Home prices in London run out of steam as common sense takes hold

Concerns over overpaying prompt homebuyers to step back from the market as common sense takes hold amid tougher rules on mortgages

PUBLISHED : Wednesday, 18 June, 2014, 3:29am
UPDATED : Wednesday, 18 June, 2014, 3:29am

Asking prices for London homes fell from a record this month in a sign that buyer concern about overpaying is prompting them to step back from the market, according to Rightmove.

Values in London slipped 0.5 per cent to an average £589,776 (HK$7.8 million), the first decline this year, the property website operator said on Monday.

Prices in Kensington and Chelsea, Britain's most expensive district, eased 0.3 per cent to £2.38 million.
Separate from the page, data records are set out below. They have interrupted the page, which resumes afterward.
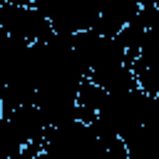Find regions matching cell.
I'll list each match as a JSON object with an SVG mask.
<instances>
[{
  "label": "cell",
  "mask_w": 159,
  "mask_h": 159,
  "mask_svg": "<svg viewBox=\"0 0 159 159\" xmlns=\"http://www.w3.org/2000/svg\"><path fill=\"white\" fill-rule=\"evenodd\" d=\"M0 119H5V122L10 124V129H12L15 137L22 142V147L30 144V142H45L47 129H50L47 122H45V117L40 114V109H37L35 104L20 107V109H15V112H10V114H2Z\"/></svg>",
  "instance_id": "1"
},
{
  "label": "cell",
  "mask_w": 159,
  "mask_h": 159,
  "mask_svg": "<svg viewBox=\"0 0 159 159\" xmlns=\"http://www.w3.org/2000/svg\"><path fill=\"white\" fill-rule=\"evenodd\" d=\"M107 92L102 87H97L94 82L89 80H82L80 89H77V107H84V109H92V112H99L107 102Z\"/></svg>",
  "instance_id": "2"
},
{
  "label": "cell",
  "mask_w": 159,
  "mask_h": 159,
  "mask_svg": "<svg viewBox=\"0 0 159 159\" xmlns=\"http://www.w3.org/2000/svg\"><path fill=\"white\" fill-rule=\"evenodd\" d=\"M154 5H157V12H159V2H154Z\"/></svg>",
  "instance_id": "3"
},
{
  "label": "cell",
  "mask_w": 159,
  "mask_h": 159,
  "mask_svg": "<svg viewBox=\"0 0 159 159\" xmlns=\"http://www.w3.org/2000/svg\"><path fill=\"white\" fill-rule=\"evenodd\" d=\"M0 87H2V84H0Z\"/></svg>",
  "instance_id": "4"
}]
</instances>
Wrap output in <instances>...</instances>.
Across the country, they edged 0.1 per cent higher, a below average increase for this time of year.

"Parts of the London market are starting to run out of steam," Rightmove director Miles Shipside said. "It's an example to the rest of the country of what happens when affordability and common sense get stretched too far."

The slowdown came as Bank of England governor Mark Carney was due to lead a discussion among financial stability officials yesterday on whether action was needed to prevent the property market from overheating.

Rightmove said new tougher mortgage rules and a cooling in demand might have taken some momentum from the market.

Only a third of London's 32 boroughs saw asking prices increase this month, Rightmove said. The largest gain was in Westminster, the second-most expensive district, where values climbed 3.5 per cent. Prices in Haringey, north London, slipped 4.8 per cent.

Home prices in Britain have surged in the past year amid near-record-low borrowing costs and a strengthening recovery in the economy. In London, values got an extra boost from cash-rich foreign investors seeking a haven. Rightmove's report showed British house prices had jumped 7.7 per cent in the past year, with London up 14.5 per cent.

The surge has prompted warnings from both the Bank of England and international groups such as the European Commission.

Carney said last week that housing debt was a concern and the government planned to give the central bank additional powers to curb mortgage lending. That may further restrict growth after the introduction of new rules in the Mortgage Market Review.

"Through luck or judgment, it appears that the timing of the [market review], more property for sale in all regions and a tail-off in pent-up buyer demand are alleviating some of the upward price pressure," Shipside said. "This will come as a relief to the governor of the Bank of England and the [Financial Policy Committee."